## INSTRUCTIONS FOR THE TASK
Take the lines from the head of the listing through the one bearing "<meta name='robots' content='index,follow'>" and copy them exactly, leaving every picture out.

◇ ◇ ◇ ◇ ◇

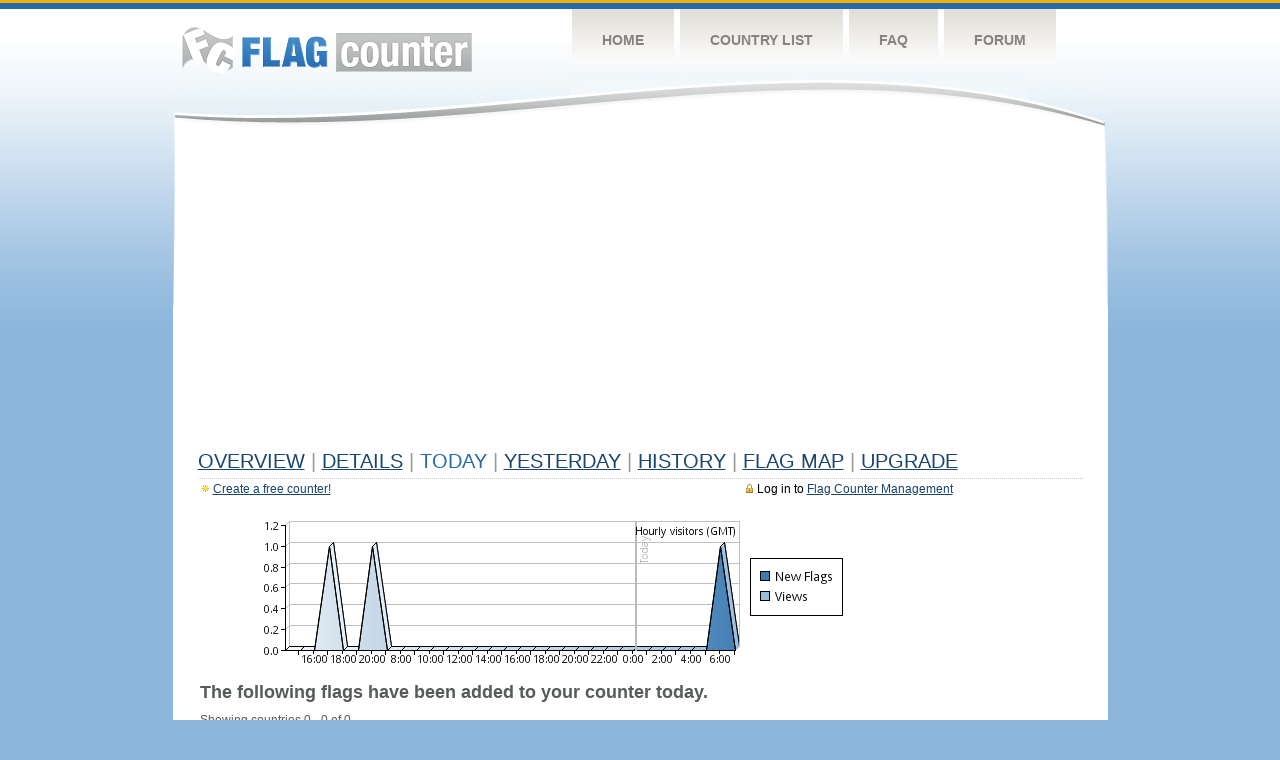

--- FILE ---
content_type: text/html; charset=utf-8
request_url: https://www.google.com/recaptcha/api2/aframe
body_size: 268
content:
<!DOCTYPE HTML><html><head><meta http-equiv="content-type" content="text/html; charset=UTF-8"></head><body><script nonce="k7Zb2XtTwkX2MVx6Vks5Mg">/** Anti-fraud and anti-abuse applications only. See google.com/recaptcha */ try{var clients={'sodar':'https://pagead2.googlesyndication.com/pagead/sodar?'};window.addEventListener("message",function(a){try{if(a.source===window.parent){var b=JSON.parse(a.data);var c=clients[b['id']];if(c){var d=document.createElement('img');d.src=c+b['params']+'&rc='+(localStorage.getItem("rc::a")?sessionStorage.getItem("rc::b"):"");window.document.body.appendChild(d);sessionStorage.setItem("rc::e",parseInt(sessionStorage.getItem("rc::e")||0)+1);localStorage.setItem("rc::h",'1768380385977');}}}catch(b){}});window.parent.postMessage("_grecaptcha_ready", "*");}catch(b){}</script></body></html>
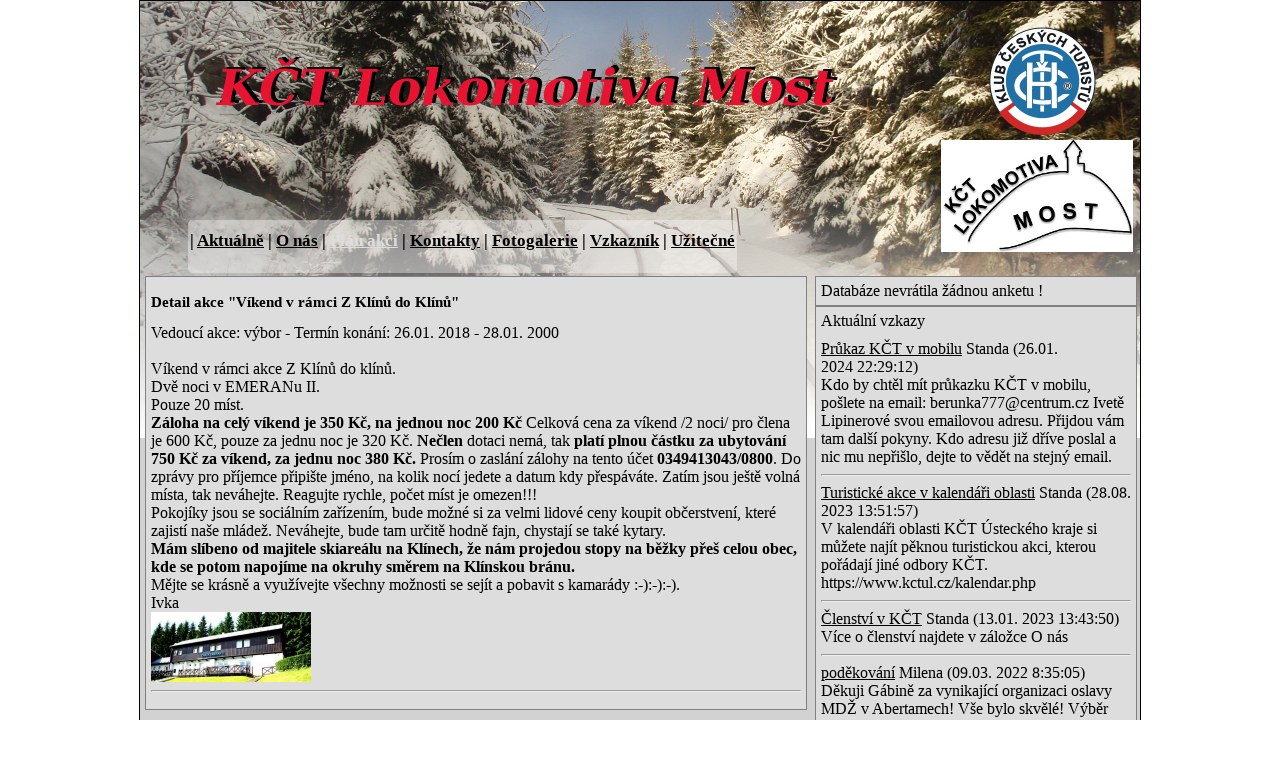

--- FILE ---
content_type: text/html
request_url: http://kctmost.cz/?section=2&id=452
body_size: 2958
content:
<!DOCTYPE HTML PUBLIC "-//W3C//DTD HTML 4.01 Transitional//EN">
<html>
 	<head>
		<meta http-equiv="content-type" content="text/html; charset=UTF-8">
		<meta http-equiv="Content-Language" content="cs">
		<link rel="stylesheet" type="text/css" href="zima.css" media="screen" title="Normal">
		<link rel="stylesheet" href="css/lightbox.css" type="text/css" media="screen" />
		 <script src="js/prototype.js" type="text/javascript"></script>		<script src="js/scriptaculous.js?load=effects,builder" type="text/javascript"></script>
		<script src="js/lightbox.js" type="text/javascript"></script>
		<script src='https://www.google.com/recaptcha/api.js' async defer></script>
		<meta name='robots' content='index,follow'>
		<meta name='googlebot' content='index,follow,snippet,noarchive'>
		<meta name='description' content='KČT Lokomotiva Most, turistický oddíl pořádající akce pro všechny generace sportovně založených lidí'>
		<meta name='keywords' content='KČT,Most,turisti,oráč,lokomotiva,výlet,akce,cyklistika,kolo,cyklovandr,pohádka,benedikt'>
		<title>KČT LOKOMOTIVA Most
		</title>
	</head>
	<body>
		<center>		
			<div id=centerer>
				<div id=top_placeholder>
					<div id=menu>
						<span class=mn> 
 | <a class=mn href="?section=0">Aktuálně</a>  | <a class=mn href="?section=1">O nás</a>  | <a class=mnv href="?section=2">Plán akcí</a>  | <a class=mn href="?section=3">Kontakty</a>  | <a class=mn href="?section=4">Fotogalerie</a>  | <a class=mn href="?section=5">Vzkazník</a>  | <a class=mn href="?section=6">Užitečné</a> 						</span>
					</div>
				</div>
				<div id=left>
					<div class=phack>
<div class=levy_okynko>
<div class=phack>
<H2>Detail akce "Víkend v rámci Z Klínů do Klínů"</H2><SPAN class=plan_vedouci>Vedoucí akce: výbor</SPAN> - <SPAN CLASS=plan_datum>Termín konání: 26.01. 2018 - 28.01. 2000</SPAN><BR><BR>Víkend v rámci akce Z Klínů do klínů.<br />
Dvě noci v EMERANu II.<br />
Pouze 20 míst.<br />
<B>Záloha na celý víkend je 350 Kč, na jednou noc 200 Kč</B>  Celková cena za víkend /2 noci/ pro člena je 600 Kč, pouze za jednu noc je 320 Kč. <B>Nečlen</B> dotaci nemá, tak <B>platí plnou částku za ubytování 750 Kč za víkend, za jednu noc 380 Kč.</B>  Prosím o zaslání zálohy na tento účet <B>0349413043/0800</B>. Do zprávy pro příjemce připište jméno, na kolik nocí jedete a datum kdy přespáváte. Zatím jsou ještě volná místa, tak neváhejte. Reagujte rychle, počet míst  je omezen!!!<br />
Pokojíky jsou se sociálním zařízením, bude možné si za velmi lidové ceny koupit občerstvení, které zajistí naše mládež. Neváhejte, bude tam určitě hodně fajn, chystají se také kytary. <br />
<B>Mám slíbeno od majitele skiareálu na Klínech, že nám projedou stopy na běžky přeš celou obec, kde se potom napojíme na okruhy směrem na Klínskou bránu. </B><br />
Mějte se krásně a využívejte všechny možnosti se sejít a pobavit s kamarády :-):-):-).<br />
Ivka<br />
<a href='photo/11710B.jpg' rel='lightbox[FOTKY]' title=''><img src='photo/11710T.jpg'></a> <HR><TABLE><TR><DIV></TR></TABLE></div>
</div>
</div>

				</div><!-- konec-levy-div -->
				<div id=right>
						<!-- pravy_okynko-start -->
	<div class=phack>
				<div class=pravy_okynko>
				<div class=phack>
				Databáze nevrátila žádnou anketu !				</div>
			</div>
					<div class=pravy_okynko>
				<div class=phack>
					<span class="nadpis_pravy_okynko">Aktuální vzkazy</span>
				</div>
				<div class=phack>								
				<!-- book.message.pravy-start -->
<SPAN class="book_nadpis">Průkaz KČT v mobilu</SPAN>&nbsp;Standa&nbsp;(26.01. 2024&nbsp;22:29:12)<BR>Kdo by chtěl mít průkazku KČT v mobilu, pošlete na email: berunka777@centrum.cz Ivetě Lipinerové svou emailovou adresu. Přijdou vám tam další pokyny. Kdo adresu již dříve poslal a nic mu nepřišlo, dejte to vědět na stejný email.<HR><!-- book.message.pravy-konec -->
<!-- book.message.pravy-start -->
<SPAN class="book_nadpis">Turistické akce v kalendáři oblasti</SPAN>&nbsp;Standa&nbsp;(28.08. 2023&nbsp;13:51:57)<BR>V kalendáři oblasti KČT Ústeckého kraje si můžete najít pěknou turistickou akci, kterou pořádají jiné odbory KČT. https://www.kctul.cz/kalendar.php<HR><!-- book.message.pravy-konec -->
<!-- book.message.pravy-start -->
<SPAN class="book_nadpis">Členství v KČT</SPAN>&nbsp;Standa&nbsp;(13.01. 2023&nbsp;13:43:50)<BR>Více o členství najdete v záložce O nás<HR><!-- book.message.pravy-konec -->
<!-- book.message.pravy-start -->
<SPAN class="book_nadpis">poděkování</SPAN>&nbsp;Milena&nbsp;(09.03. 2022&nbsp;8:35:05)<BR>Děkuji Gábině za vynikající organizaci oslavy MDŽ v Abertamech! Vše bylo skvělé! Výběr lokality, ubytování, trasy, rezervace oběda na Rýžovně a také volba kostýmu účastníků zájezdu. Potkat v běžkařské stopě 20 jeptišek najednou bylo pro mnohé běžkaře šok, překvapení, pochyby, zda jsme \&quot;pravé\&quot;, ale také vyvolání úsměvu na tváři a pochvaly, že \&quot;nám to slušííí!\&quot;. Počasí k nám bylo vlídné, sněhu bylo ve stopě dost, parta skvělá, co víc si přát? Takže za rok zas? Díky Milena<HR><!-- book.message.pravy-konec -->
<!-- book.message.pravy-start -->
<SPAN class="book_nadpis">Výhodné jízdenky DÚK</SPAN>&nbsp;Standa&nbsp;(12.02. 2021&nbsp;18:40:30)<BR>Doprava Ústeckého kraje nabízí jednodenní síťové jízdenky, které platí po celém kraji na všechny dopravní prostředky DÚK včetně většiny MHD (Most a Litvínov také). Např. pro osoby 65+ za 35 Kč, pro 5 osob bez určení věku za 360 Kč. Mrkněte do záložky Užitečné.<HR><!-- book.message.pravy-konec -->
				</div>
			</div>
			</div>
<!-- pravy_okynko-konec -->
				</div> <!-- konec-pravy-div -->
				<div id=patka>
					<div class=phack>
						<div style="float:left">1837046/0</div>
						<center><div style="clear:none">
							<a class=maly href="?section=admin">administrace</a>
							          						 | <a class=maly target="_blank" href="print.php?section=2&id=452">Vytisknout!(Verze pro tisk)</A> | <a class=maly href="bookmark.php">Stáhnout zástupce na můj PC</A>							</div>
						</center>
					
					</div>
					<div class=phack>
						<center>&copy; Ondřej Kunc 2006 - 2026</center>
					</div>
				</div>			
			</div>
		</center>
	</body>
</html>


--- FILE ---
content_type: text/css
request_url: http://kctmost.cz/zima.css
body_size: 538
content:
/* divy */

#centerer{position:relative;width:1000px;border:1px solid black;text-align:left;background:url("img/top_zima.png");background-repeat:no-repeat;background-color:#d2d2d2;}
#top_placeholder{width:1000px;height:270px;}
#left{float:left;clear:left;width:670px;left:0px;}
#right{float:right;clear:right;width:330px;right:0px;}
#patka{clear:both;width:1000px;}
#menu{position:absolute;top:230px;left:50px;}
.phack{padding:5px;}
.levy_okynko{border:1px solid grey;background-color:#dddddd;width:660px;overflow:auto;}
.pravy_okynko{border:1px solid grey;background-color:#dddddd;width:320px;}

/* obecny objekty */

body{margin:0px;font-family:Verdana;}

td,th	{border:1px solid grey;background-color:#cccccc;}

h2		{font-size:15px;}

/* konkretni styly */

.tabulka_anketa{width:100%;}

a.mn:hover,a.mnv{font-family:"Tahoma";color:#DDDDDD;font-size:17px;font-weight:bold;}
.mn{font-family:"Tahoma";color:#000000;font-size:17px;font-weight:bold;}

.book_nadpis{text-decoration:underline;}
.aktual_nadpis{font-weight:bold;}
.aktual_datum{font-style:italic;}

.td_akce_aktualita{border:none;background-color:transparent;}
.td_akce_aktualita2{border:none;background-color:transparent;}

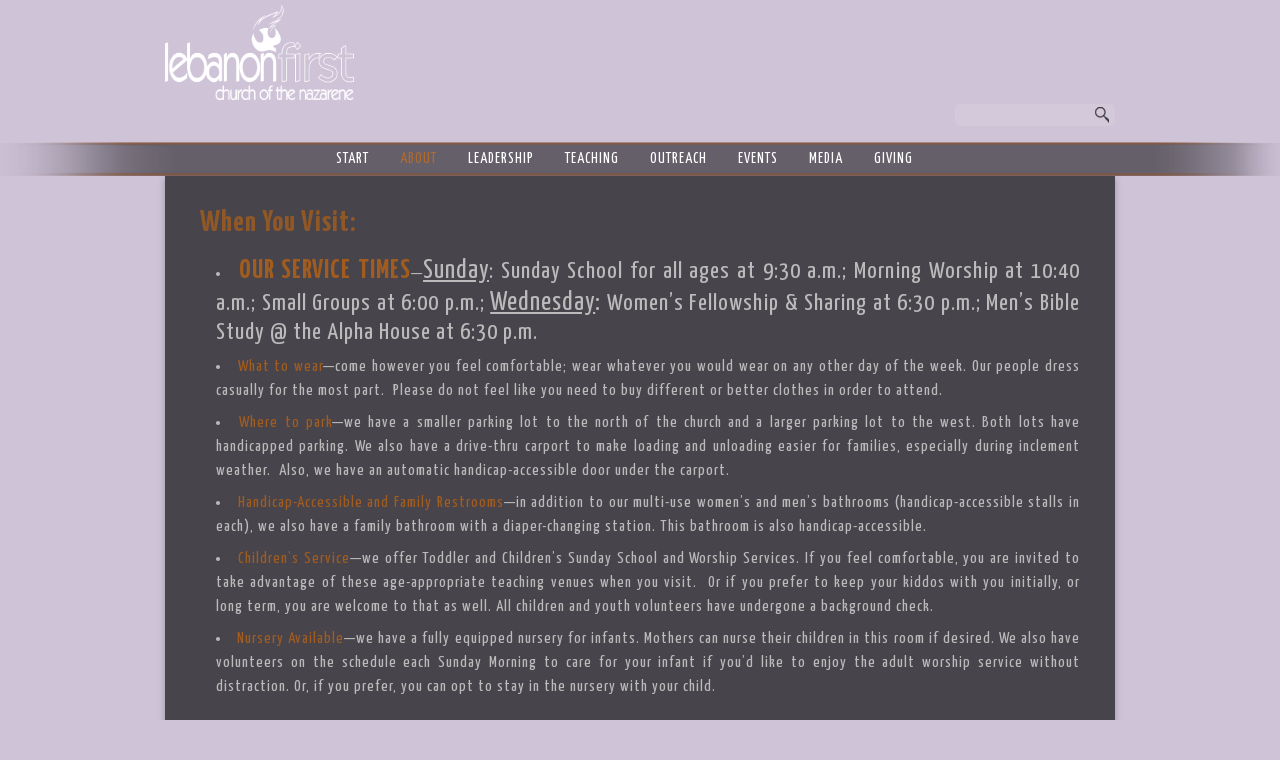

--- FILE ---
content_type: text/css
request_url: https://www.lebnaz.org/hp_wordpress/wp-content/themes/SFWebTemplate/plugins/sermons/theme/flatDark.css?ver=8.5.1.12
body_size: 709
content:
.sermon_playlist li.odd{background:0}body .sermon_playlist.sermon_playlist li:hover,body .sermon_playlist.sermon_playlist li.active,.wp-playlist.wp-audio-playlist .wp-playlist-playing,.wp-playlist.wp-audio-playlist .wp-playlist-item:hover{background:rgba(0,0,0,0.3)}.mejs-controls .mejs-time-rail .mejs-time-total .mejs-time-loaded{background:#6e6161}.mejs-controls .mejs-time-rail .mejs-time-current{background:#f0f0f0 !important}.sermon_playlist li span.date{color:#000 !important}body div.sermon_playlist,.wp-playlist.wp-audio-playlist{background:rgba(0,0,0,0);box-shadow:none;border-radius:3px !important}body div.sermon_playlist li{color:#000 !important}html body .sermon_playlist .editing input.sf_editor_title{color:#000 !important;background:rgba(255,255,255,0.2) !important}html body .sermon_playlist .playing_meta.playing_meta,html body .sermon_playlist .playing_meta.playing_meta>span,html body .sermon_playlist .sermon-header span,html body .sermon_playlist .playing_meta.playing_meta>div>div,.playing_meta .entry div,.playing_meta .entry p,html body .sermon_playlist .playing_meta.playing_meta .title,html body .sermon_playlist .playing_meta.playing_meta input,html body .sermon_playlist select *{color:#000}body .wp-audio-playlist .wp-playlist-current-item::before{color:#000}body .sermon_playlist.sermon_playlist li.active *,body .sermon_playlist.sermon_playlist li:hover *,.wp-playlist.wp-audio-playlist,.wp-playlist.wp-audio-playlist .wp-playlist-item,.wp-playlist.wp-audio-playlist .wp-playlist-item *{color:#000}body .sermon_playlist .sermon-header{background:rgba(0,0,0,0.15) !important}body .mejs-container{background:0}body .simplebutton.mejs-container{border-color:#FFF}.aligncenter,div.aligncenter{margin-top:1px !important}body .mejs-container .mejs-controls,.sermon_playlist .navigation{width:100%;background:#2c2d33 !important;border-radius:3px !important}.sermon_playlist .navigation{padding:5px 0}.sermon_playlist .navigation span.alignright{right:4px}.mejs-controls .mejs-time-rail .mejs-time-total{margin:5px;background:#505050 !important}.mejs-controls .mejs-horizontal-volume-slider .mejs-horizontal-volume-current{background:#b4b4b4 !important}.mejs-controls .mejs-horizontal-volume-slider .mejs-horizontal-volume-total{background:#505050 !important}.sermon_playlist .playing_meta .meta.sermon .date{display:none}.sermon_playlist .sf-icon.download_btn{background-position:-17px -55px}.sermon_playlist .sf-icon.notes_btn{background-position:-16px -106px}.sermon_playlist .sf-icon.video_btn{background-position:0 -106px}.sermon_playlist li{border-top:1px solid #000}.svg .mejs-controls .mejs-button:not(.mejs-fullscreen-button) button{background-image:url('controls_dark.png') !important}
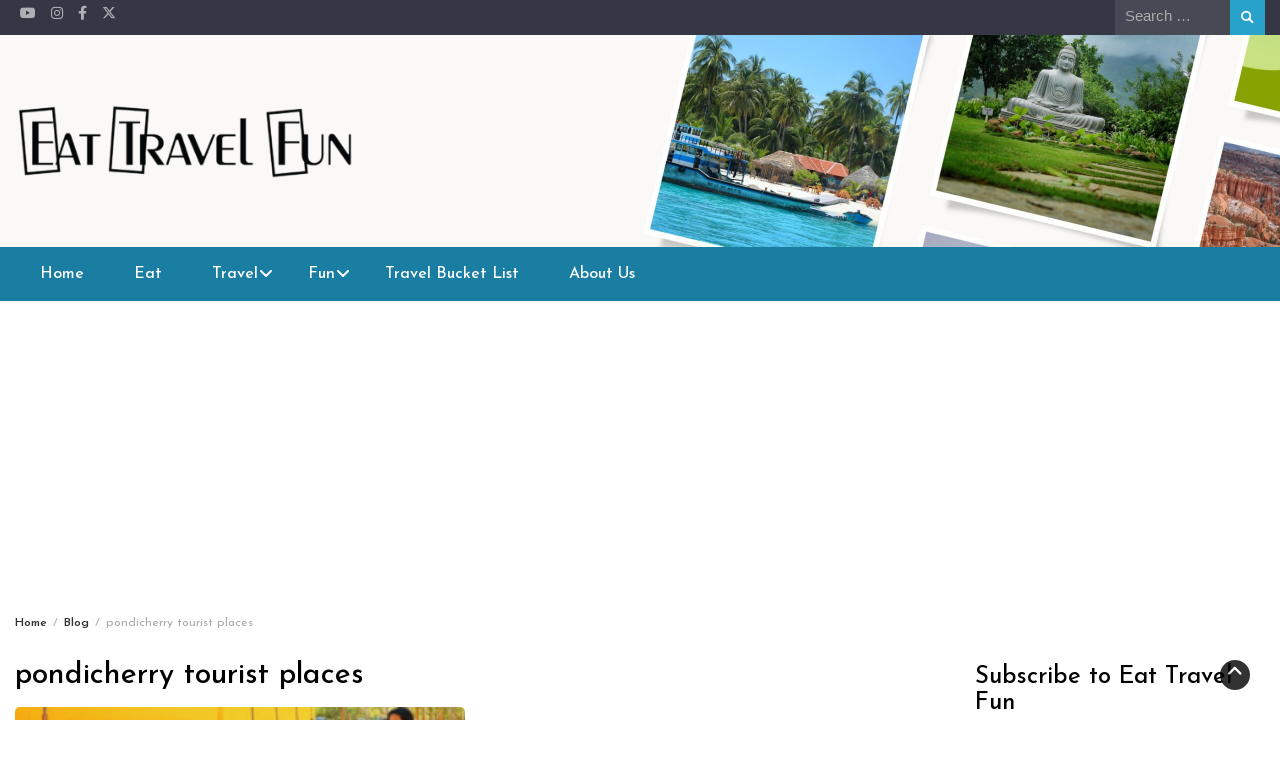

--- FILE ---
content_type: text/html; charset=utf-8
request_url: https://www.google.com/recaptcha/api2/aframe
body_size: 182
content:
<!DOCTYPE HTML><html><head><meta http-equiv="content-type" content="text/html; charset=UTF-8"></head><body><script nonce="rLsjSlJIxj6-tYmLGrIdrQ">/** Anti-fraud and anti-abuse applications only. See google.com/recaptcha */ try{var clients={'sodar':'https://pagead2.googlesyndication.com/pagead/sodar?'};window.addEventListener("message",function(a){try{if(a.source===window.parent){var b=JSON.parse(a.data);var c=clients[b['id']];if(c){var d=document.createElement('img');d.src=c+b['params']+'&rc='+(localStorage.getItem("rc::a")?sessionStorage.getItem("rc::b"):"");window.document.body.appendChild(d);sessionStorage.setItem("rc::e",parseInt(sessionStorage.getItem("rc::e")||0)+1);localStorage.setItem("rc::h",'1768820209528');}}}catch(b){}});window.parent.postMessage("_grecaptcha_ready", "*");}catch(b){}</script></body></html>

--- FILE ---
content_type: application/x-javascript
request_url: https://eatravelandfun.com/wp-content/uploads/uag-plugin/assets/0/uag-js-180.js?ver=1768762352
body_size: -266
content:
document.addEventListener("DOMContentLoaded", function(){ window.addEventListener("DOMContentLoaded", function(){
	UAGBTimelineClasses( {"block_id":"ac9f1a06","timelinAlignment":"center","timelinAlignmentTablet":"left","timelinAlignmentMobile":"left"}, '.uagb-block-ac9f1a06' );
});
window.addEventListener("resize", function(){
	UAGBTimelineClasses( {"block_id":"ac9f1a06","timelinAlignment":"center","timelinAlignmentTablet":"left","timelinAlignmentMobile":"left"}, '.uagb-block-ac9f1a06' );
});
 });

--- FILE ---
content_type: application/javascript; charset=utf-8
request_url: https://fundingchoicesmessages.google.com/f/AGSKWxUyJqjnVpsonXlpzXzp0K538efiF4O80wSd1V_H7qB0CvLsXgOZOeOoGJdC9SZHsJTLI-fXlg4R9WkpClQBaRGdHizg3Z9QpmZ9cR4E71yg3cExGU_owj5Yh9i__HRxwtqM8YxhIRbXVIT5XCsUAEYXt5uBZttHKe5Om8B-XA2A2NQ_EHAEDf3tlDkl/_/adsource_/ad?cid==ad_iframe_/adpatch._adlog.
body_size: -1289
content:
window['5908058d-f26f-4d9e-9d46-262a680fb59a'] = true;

◇ ◇ ◇ ◇ ◇

## OUTPUT OF THE EXERCISE
--- FILE ---
content_type: text/html; charset=utf-8
request_url: https://www.google.com/recaptcha/api2/aframe
body_size: 268
content:
<!DOCTYPE HTML><html><head><meta http-equiv="content-type" content="text/html; charset=UTF-8"></head><body><script nonce="k7Zb2XtTwkX2MVx6Vks5Mg">/** Anti-fraud and anti-abuse applications only. See google.com/recaptcha */ try{var clients={'sodar':'https://pagead2.googlesyndication.com/pagead/sodar?'};window.addEventListener("message",function(a){try{if(a.source===window.parent){var b=JSON.parse(a.data);var c=clients[b['id']];if(c){var d=document.createElement('img');d.src=c+b['params']+'&rc='+(localStorage.getItem("rc::a")?sessionStorage.getItem("rc::b"):"");window.document.body.appendChild(d);sessionStorage.setItem("rc::e",parseInt(sessionStorage.getItem("rc::e")||0)+1);localStorage.setItem("rc::h",'1768380385977');}}}catch(b){}});window.parent.postMessage("_grecaptcha_ready", "*");}catch(b){}</script></body></html>

--- FILE ---
content_type: text/html
request_url: http://kctmost.cz/?section=2&id=452
body_size: 2958
content:
<!DOCTYPE HTML PUBLIC "-//W3C//DTD HTML 4.01 Transitional//EN">
<html>
 	<head>
		<meta http-equiv="content-type" content="text/html; charset=UTF-8">
		<meta http-equiv="Content-Language" content="cs">
		<link rel="stylesheet" type="text/css" href="zima.css" media="screen" title="Normal">
		<link rel="stylesheet" href="css/lightbox.css" type="text/css" media="screen" />
		 <script src="js/prototype.js" type="text/javascript"></script>		<script src="js/scriptaculous.js?load=effects,builder" type="text/javascript"></script>
		<script src="js/lightbox.js" type="text/javascript"></script>
		<script src='https://www.google.com/recaptcha/api.js' async defer></script>
		<meta name='robots' content='index,follow'>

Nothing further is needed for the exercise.